__DOCUMENTO FUENTE__:
Tras el 4,7% de aumento del índice del costo de vida en febrero, hay coincidencia entre los economistas en que el piso de marzo es del 5,5%, al tiempo que el propio Gobierno descuenta ya que podría superar el 6%, cifras que, proyectadas, se ubicarían más de veinte puntos por encima del 48% que el ministro de Economía, Martín Guzmán, estimó para todo 2022.
Sin duda, la Argentina está pagando hoy las consecuencias del descontrol monetario de los últimos tiempos y de la expansión de la emisión para financiar el “plan platita”, orientado a enderezar las chances electorales del oficialismo luego de la derrota de las PASO en septiembre pasado. También, de una cultura inflacionaria alimentada por un Estado que tradicionalmente ha subido sus gastos en forma desmesurada, sabiendo que no podrá atenderlos con sus ingresos corrientes y que deberá recurrir al endeudamiento o a la emisión espuria de moneda.
Pero esta explicación no figura en el relato de los líderes de la coalición gobernante. Ellos prefieren echarles toda la culpa a los supuestos formadores y remarcadores de precios, a empresarios angurrientos que solo piensan en optimizar sus ganancias o, más recientemente, a los problemas que nos exporta el mundo, como la guerra en Ucrania. Como si un banco que está al borde de la quiebra responsabilizase de su situación a los últimos ahorristas que pugnan por retirar sus depósitos.

__OBJETIVO 1__: Entrega como lista JSON de cadenas, una por línea y sin incluir las líneas en blanco, el tramo del listado que aparece más abajo desde la línea que contiene "In this photograph, which" hasta el final del listado, con ambos extremos incluidos.

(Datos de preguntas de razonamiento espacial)

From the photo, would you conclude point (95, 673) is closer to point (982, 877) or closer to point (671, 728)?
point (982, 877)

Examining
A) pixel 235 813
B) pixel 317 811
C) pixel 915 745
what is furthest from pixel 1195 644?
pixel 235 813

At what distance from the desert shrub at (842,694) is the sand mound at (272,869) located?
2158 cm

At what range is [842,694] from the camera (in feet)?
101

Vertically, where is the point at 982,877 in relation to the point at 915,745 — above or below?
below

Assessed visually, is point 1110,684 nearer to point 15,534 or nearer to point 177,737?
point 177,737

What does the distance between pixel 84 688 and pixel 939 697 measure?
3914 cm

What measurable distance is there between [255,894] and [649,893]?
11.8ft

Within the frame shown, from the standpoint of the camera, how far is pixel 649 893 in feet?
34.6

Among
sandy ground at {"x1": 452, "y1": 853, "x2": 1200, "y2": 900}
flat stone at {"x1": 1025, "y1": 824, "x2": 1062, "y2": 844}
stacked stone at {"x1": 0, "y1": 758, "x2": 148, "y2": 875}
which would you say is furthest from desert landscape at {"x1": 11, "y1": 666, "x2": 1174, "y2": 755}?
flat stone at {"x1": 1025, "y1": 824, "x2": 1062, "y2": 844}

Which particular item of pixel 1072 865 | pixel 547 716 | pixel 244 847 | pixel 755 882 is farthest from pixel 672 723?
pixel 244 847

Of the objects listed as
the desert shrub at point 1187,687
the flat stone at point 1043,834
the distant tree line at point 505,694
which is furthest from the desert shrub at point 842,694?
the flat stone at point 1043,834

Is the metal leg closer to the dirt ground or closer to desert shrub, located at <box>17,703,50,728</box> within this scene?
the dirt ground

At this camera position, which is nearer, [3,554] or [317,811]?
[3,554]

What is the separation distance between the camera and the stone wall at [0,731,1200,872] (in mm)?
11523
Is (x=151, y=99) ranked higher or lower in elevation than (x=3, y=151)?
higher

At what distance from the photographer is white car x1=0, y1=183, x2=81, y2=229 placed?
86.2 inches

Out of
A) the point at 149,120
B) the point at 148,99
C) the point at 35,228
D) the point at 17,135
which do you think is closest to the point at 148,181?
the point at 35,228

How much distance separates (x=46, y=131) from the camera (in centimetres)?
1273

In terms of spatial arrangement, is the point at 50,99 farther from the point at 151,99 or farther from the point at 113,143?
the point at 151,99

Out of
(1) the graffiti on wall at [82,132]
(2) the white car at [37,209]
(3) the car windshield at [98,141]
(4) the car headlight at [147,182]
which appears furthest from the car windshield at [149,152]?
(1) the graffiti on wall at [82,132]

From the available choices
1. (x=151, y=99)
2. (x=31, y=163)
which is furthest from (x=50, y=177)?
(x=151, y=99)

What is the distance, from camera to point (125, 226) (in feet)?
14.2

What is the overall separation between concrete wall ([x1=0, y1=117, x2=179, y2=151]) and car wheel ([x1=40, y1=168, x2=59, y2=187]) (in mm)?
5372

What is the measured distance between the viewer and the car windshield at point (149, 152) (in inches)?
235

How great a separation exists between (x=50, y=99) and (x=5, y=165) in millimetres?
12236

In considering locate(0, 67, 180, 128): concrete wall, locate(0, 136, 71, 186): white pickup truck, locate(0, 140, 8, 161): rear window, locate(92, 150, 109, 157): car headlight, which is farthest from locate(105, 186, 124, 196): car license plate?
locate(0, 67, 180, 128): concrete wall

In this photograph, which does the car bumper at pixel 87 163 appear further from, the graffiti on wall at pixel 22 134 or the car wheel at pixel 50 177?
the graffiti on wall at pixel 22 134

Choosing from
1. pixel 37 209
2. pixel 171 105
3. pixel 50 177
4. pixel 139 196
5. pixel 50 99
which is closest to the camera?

__OBJETIVO 2__: Extrae literalmente del texto sobre la inflación el pasaje que va de "Tras el 4,7%" a "para todo 2022.".

__RESPUESTA 1__:
[
  "In this photograph, which does the car bumper at pixel 87 163 appear further from, the graffiti on wall at pixel 22 134 or the car wheel at pixel 50 177?",
  "the graffiti on wall at pixel 22 134",
  "Choosing from",
  "1. pixel 37 209",
  "2. pixel 171 105",
  "3. pixel 50 177",
  "4. pixel 139 196",
  "5. pixel 50 99",
  "which is closest to the camera?"
]

__RESPUESTA 2__:
Tras el 4,7% de aumento del índice del costo de vida en febrero, hay coincidencia entre los economistas en que el piso de marzo es del 5,5%, al tiempo que el propio Gobierno descuenta ya que podría superar el 6%, cifras que, proyectadas, se ubicarían más de veinte puntos por encima del 48% que el ministro de Economía, Martín Guzmán, estimó para todo 2022.